The top five ampingest surf songs of all time.
The top five ampingest surf songs of all time.


Okay, here goes: the top five ampingest surf songs of all time. For context, new comers and Alzheimer’s sufferers we are in an overloaded van, speeding up the coast, 15 songs through the ultimate playlist, approaching our destination. Excitement levels are already pinging through the roof. We need to prolong the amp without over-stimulating it. It’s a knife edge, people.

5. You Think I Ain’t Worth A Dollar But I feel like a Millionaire – QOTSA. You might remember the nonsensical but none the less compelling chorus: “Gimme toro. Gimme some more.” At a later date you will want to impress friends with your knowledge of this riff-heavy master jam. For now though head butt the dash and howl.

4.   Frantic –Metallica. Metallica is a cage fighter of a band swinging bare-fisted aural punches. They want you dazed and beaten so they can bite off your ear and feed it to their Dobermans. Matt Gye used this track to batter and subdue viewers in his film A Day In the Life. It works even better played in a moving vehicle with a large serve of Red Bull and non-specific angst.

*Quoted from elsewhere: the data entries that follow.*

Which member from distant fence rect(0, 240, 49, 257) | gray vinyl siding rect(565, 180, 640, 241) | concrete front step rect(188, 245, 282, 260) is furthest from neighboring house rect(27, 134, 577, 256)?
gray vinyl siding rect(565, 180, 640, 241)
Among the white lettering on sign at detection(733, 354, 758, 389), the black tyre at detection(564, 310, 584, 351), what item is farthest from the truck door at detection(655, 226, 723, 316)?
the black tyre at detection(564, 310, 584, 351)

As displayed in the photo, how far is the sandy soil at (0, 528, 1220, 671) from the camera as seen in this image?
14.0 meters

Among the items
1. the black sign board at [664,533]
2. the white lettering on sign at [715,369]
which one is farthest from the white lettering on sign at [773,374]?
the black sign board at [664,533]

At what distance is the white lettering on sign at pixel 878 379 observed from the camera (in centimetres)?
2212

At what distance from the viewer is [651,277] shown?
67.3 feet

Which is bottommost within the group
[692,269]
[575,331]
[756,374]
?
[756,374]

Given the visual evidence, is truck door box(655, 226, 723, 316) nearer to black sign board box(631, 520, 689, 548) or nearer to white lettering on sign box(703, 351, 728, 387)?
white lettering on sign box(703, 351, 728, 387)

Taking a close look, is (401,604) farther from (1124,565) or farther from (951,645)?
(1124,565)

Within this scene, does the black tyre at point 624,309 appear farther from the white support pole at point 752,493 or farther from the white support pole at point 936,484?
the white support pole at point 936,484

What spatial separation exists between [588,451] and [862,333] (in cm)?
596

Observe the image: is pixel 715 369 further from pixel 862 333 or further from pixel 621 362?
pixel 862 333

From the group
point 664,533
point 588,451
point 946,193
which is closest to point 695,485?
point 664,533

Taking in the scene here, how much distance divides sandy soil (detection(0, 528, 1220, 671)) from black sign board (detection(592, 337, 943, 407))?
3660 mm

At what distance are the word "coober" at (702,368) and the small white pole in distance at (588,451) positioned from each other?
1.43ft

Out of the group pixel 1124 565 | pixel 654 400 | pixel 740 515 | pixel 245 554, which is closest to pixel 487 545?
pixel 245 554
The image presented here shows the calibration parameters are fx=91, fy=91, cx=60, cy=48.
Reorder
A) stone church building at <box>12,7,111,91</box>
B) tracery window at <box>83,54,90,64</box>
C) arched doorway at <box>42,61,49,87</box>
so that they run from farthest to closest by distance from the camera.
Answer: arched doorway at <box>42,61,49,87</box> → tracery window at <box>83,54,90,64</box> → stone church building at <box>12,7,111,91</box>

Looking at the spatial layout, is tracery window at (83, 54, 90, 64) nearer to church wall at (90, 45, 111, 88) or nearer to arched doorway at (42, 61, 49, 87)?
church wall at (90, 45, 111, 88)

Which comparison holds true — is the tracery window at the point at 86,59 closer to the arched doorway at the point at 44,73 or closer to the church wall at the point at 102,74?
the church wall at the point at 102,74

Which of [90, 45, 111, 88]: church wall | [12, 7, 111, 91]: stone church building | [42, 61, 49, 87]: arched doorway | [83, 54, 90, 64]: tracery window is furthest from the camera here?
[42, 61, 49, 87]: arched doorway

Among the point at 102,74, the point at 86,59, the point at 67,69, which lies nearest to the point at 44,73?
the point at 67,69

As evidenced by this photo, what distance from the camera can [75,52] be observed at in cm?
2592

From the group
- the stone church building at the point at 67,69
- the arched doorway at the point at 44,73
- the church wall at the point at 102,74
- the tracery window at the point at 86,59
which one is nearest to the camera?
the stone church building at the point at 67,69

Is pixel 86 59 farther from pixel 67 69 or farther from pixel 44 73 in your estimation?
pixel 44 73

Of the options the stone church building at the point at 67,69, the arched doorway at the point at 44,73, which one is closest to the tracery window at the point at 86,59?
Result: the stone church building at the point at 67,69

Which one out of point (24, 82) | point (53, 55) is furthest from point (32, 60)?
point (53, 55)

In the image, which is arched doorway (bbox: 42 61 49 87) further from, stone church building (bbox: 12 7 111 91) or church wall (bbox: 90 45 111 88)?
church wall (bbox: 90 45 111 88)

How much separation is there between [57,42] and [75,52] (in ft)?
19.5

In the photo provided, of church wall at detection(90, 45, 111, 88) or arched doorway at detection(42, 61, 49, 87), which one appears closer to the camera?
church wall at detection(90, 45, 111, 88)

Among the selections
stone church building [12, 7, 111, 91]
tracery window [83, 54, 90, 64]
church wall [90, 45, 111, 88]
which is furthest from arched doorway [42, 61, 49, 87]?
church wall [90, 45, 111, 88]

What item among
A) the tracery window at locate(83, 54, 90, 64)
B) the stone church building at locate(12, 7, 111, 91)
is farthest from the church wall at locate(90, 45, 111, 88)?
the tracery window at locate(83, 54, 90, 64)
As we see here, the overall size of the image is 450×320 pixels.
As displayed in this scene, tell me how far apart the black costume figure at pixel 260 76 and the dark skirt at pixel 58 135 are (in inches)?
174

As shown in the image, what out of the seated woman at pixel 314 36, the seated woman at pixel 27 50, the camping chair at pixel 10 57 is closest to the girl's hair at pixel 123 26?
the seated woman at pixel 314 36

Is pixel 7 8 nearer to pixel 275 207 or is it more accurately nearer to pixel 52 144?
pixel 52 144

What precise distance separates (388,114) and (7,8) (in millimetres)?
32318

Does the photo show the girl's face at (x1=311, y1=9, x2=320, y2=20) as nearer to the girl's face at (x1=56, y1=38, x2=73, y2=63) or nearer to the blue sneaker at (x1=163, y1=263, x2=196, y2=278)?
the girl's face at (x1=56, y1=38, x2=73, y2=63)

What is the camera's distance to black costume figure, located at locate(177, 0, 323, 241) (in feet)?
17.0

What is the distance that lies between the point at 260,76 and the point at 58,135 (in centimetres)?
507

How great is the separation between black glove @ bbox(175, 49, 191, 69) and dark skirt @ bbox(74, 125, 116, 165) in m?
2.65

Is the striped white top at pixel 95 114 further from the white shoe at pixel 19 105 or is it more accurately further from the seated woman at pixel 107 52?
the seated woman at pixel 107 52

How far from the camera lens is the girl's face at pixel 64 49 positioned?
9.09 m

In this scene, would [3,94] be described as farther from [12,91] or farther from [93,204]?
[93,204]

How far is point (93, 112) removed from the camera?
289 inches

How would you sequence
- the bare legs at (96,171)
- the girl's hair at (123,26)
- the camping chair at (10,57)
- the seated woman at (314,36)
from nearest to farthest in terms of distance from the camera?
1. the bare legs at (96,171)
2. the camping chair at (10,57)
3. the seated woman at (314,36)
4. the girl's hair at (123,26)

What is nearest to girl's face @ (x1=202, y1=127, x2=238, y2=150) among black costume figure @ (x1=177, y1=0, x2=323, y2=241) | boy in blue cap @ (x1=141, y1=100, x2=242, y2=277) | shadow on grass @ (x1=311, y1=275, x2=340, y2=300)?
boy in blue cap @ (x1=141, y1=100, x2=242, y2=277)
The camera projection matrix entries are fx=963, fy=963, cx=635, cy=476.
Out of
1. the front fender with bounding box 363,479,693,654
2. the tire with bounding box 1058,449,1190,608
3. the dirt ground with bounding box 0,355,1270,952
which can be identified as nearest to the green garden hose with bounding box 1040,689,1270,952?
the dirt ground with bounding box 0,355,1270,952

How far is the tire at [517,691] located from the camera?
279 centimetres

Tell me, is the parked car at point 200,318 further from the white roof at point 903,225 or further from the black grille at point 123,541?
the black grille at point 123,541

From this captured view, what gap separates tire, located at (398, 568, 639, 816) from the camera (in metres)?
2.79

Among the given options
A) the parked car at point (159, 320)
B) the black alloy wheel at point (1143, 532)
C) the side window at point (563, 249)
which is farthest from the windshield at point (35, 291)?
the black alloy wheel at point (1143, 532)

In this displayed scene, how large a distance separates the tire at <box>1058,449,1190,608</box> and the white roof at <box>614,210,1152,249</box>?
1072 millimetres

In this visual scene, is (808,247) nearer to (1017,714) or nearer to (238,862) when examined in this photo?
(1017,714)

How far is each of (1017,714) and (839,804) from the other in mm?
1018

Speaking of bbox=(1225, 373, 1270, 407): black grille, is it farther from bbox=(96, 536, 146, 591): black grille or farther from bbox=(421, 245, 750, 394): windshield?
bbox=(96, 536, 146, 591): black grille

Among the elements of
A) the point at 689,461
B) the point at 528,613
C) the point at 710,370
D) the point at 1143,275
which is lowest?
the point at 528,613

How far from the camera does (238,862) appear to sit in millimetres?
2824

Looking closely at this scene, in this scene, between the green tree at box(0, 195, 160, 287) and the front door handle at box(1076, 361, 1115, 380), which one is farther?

3.  Gimme Some Lovin’ – Gangajang. Back when the earth was still young there was a VHS tape called Mad Wax. It rode high on the stack of three or four surf movies most surfers considered themselves lucky to have accumulated. For fans Gimme Some Lovin’ transports them – a bit like acid or a block of Wizes magic wax – to Summercloud Bay and they become Ross Clarke-Jones (if natural stanced) or Tom Carroll (goofy). Best not to interrupt them when they dream these crazy dreams.

2. Search and Destroy – Iggy and the Stooges. Iggy wrote the book on road trips. You’ve got to come at them like you’re “a street-walking cheetah with a head full of napalm”. You don’t have to know what that means as long as you’re carried along by the general drift. A thousand surf punk bands took their inspiration from the Stooges. Few bettered them.

1. The Good, Bad and the Ugly theme song – Ennino Morricone. It is a mistake to hit an unfamiliar car park frothing to amping surf punk. You want to be channelling Clint Eastwood circa 1966: confident but aware. There are waves to be had and you mean to get some. If that means a shoot out than that means a shoot out. Ennino Morricone’s stirring spaghetti western score complete with coyote howls will set the scene. You alight from your vehicle, spit from the corner of your mouth and walk slowly towards the ocean tipping your hat at ladies and nodding at the men. A bit of mutual respect and no one has to die. You have arrived.